Jornal do Senado - 30/05/2017
Especialistas em direito previdenciário ouvidos em debate da CPI disseram que a proposta do governo em análise no Congresso parte de diagnósticos equivocados e de premissas seletivas
Advogados especialistas em direito previdenciário ouvidos ontem pela Comissão Parlamentar de Inquérito da Previdência (CPI) foram unânimes em afirmar que a reforma proposta pelo Executivo para o setor parte de “diagnósticos equivocados” e “premissas seletivas”. Segundo uma das convidadas da audiência, Thais Riedel, os cálculos que apontam deficit no setor deliberadamente excluem receitas que, enquanto não têm caráter diretamente previdenciário, existem para minimizar riscos do sistema como um todo. — Quando se desconsidera o conjunto das contribuições, desconfigura-se o que foi pensado na Constituição em termos de custeio. O regime de repartição consegue pagar uma maior quantidade de riscos porque no grupo eles se diluem.

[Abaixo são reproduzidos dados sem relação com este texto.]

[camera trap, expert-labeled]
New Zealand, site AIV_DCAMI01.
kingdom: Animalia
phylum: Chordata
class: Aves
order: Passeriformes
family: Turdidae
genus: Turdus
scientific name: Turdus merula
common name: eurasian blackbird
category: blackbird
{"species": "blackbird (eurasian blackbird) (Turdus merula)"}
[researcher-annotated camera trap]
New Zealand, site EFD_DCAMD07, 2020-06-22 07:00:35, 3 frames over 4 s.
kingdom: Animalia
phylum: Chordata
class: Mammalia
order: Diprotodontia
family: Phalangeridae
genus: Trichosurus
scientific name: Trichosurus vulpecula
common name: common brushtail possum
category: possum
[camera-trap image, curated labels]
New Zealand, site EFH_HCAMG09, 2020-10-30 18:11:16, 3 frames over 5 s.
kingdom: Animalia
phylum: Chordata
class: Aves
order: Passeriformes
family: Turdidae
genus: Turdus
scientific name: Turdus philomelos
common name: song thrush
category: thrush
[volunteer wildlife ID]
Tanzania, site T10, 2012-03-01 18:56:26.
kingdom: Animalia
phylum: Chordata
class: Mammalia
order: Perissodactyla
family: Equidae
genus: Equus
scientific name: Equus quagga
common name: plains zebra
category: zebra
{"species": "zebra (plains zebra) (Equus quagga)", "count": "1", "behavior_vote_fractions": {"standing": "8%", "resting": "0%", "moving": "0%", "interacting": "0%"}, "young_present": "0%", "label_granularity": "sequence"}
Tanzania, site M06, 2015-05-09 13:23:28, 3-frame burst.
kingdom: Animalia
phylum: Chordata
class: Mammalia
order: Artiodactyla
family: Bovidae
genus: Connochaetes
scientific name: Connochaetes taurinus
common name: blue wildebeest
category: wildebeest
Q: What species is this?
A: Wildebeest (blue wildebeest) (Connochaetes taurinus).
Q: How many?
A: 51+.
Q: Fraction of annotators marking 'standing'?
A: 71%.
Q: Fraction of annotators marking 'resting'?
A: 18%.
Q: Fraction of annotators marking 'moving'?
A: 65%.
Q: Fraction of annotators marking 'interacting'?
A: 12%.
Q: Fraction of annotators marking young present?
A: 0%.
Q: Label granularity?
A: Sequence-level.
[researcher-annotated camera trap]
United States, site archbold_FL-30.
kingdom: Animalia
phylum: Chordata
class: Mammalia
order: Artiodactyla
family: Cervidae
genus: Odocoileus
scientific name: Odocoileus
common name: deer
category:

A advogada disse que o problema do envelhecimento populacional, que reduz a proporção entre população ativa e inativa ao longo do tempo, já foi considerado na elaboração do sistema. A Previdência é abastecida com cobranças sobre lucros das empresas, importações e loterias, por exemplo, porque essas bases de cálculo, segundo ela, estão mais imunes a mudanças na pirâmide etária. Para Thais, o regime atual, em que a Previdência é integrada a áreas como saúde e assistência social, é o mais eficiente para proteger a população de forma sustentável, pois usa as contribuições para garantir a qualidade de vida, que, por sua vez, vai garantir que a população economicamente ativa continue produtiva e contribuindo. — O Estado percebeu que não somos previdentes. É da nossa natureza. Não pensamos que há riscos inerentes à existência humana. Não temos, normalmente, disciplina de fazer uma poupança para uma eventual situação de risco.
Irresponsabilidade
O advogado Diego Cherulli observou que o cálculo que aponta deficit mistura os servidores públicos federais e os militares ao Regime Geral da Previdência Social (RGPS), “o que é incorreto, porque eles possuem regimes próprios, com custeio à parte, e não integram a seguridade social”. Para Cherulli, o Executivo tem usado mal o “fundo poupador” da Previdência. Criado pela Emenda Constitucional 20/1998, com o objetivo de guardar e investir eventuais superavits previdenciários para o futuro, o fundo tem sido usado por sucessivos governos como caixa para despesas correntes. — Quando o legislador diversificou a base de financiamento, sabia que iria sobrar e que precisaria poupar para garantir o pagamento dos benefícios no futuro. Os técnicos não se adaptaram às novas disposições e mantiveram a aplicabilidade da regra antiga: só folha de pagamento custeia a Previdência.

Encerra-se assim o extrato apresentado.